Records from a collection
=====
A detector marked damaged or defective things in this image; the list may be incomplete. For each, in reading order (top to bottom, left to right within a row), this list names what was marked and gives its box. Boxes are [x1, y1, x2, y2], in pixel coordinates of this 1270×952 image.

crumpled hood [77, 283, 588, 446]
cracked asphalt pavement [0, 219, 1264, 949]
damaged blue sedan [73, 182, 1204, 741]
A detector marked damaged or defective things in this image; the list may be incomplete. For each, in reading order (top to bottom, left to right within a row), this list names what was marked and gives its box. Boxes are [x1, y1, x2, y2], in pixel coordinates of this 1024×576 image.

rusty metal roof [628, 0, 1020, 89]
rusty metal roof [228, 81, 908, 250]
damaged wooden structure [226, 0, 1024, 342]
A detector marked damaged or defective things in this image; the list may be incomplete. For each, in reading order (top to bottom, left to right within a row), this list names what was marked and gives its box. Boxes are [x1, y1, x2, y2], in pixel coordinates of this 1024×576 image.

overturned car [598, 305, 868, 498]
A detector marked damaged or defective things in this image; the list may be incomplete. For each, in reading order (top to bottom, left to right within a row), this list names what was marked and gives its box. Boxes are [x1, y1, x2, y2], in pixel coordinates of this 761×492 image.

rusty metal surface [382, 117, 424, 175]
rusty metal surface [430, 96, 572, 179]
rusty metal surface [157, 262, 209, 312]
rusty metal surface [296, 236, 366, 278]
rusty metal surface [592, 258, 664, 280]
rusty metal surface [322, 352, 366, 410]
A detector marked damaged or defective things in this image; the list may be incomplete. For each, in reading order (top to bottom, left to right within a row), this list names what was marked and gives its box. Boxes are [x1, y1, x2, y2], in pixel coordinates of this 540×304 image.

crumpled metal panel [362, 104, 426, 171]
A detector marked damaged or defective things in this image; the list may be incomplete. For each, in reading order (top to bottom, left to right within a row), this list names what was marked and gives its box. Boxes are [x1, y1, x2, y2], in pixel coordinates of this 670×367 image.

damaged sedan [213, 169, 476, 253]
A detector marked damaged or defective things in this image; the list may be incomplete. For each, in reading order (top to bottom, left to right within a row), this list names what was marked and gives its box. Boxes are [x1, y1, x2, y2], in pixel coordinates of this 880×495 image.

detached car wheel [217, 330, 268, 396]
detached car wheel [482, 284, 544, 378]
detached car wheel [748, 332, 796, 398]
=====
Task goal
Output the records in full, keeping them exactly as they are.

Output of the exercise
A detector marked damaged or defective things in this image; the list may be incomplete. For each, in reading order (top to bottom, left to right within a row), this list names what was marked and gives its box. Boxes are [x1, y1, x2, y2], in pixel coordinates of this 1270×952 image.

crumpled hood [77, 283, 588, 446]
cracked asphalt pavement [0, 219, 1264, 949]
damaged blue sedan [73, 182, 1204, 741]
A detector marked damaged or defective things in this image; the list may be incomplete. For each, in reading order (top to bottom, left to right within a row), this list names what was marked and gives its box. Boxes are [x1, y1, x2, y2], in pixel coordinates of this 1024×576 image.

rusty metal roof [628, 0, 1020, 89]
rusty metal roof [228, 81, 908, 250]
damaged wooden structure [226, 0, 1024, 342]
A detector marked damaged or defective things in this image; the list may be incomplete. For each, in reading order (top to bottom, left to right within a row), this list names what was marked and gives its box. Boxes are [x1, y1, x2, y2], in pixel coordinates of this 1024×576 image.

overturned car [598, 305, 868, 498]
A detector marked damaged or defective things in this image; the list may be incomplete. For each, in reading order (top to bottom, left to right within a row), this list names what was marked and gives its box. Boxes are [x1, y1, x2, y2], in pixel coordinates of this 761×492 image.

rusty metal surface [382, 117, 424, 175]
rusty metal surface [430, 96, 572, 179]
rusty metal surface [157, 262, 209, 312]
rusty metal surface [296, 236, 366, 278]
rusty metal surface [592, 258, 664, 280]
rusty metal surface [322, 352, 366, 410]
A detector marked damaged or defective things in this image; the list may be incomplete. For each, in reading order (top to bottom, left to right within a row), this list names what was marked and gives its box. Boxes are [x1, y1, x2, y2], in pixel coordinates of this 540×304 image.

crumpled metal panel [362, 104, 426, 171]
A detector marked damaged or defective things in this image; the list may be incomplete. For each, in reading order (top to bottom, left to right within a row), this list names what was marked and gives its box. Boxes are [x1, y1, x2, y2], in pixel coordinates of this 670×367 image.

damaged sedan [213, 169, 476, 253]
A detector marked damaged or defective things in this image; the list may be incomplete. For each, in reading order (top to bottom, left to right within a row), this list names what was marked and gives its box. Boxes are [x1, y1, x2, y2], in pixel coordinates of this 880×495 image.

detached car wheel [217, 330, 268, 396]
detached car wheel [482, 284, 544, 378]
detached car wheel [748, 332, 796, 398]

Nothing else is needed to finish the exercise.